🤖 AI Summary
Tor’s directory protocol suffers from an equivocation vulnerability: a single compromised authority can silently generate a valid consensus document containing malicious relays, enabling undetectable client hijacking and rendering historical archives incapable of refuting the attack. This work formally models the problem as a distributed interactive consistency (IC) challenge. We propose a two-tier defense: (1) TorEq, a lightweight, non-intrusive real-time monitor that detects equivocation within five minutes; and (2) DirCast, the first Byzantine fault-tolerant broadcast protocol optimized for Tor’s architecture—requiring only 5–9 communication rounds and enabling nine authorities to securely produce over 500 consensus documents per hour. Both components are fully compatible with Tor’s existing codebase and have been co-developed with the Tor Security Team for integration.
📝 Abstract
The Tor network enhances clients’ privacy by routing traffic through an overlay network of volunteered intermediate relays. Tor employs a distributed protocol among nine hard-coded Directory Authority (DA) servers to securely disseminate information about these relays to produce a new consensus document every hour. With a straightforward voting mechanism to ensure consistency, the protocol is expected to be secure even when a minority of those authorities get compromised. However, the current consensus protocol is flawed: it allows an equivocation attack that enables only a single compromised authority to create a valid consensus document with malicious relays. Importantly the vulnerability is not innocuous: We demonstrate that the compromised authority can effectively trick a targeted client into using the equivocated consensus document in an undetectable manner. Moreover, even if we have archived Tor consensus documents available since its beginning, we cannot be sure that no client was ever tricked.We propose a two-stage solution to deal with this exploit.
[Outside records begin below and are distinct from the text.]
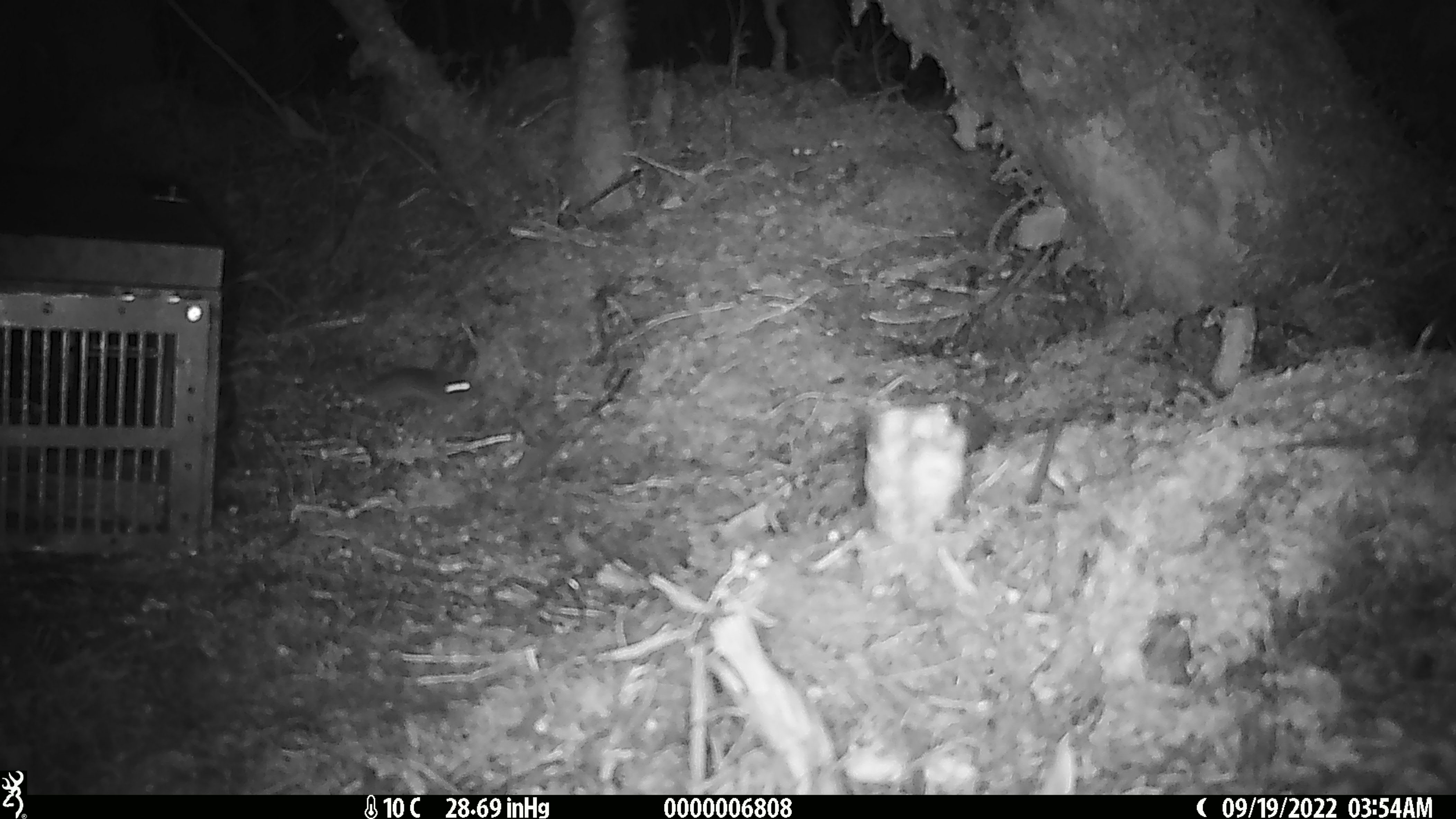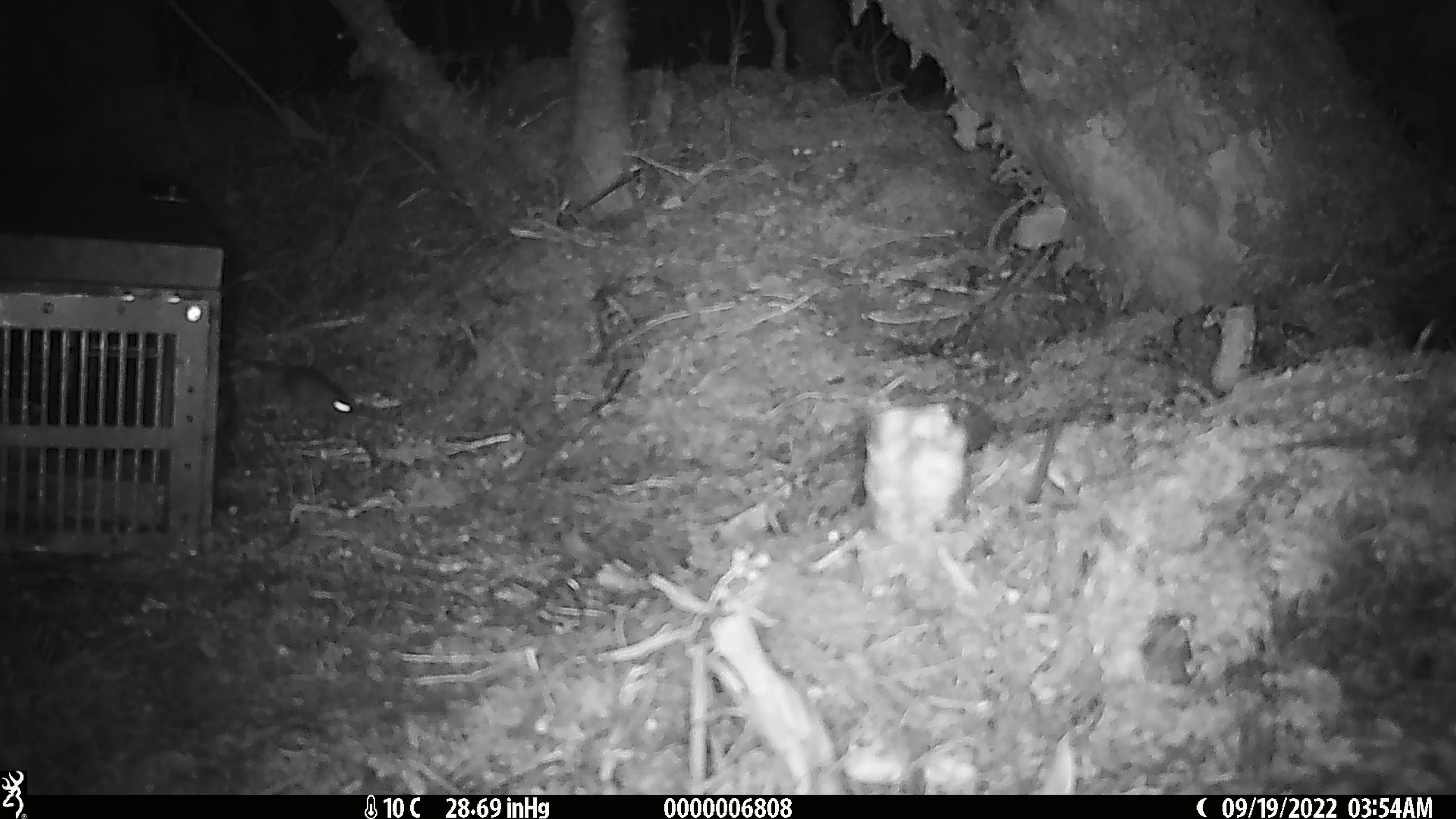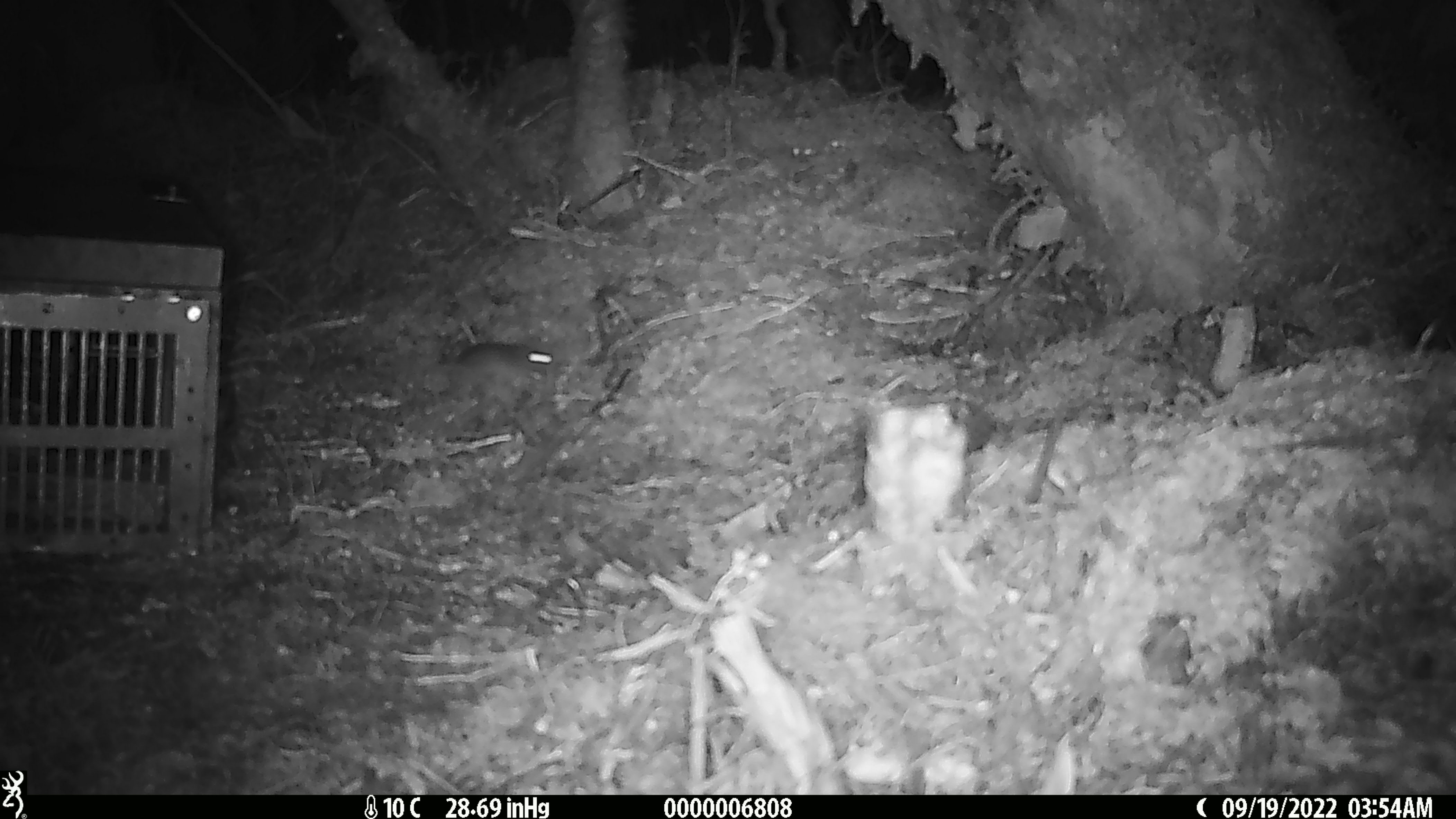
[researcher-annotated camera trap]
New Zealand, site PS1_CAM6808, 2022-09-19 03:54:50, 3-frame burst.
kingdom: Animalia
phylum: Chordata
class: Mammalia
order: Rodentia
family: Muridae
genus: Mus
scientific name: Mus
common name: mouse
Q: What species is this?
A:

In the short term, we have developed and deployed TorEq, a monitor to detect such exploits reactively: the Tor clients can refer to the monitor before updating the consensus to ensure no equivocation. To solve the problem proactively, we first define the Tor DA consensus problem as the interactive consistency (IC) problem from the distributed computing literature. We then design DirCast, a novel secure Byzantine Broadcast protocol that requires minimal code change from the current Tor DA code base. Our protocol has near-optimal efficiency that uses optimistically five rounds and at most nine rounds to reach an agreement in the current nine-authority system. Our solutions are practical: our performance analysis shows that our monitor can detect equivocations without changing the authorities’ code in five minutes; the secure IC protocol can generate up to 500 consensus documents per hour in a real-world scenario. We are communicating with the Tor security team to incorporate the solutions into the Tor project.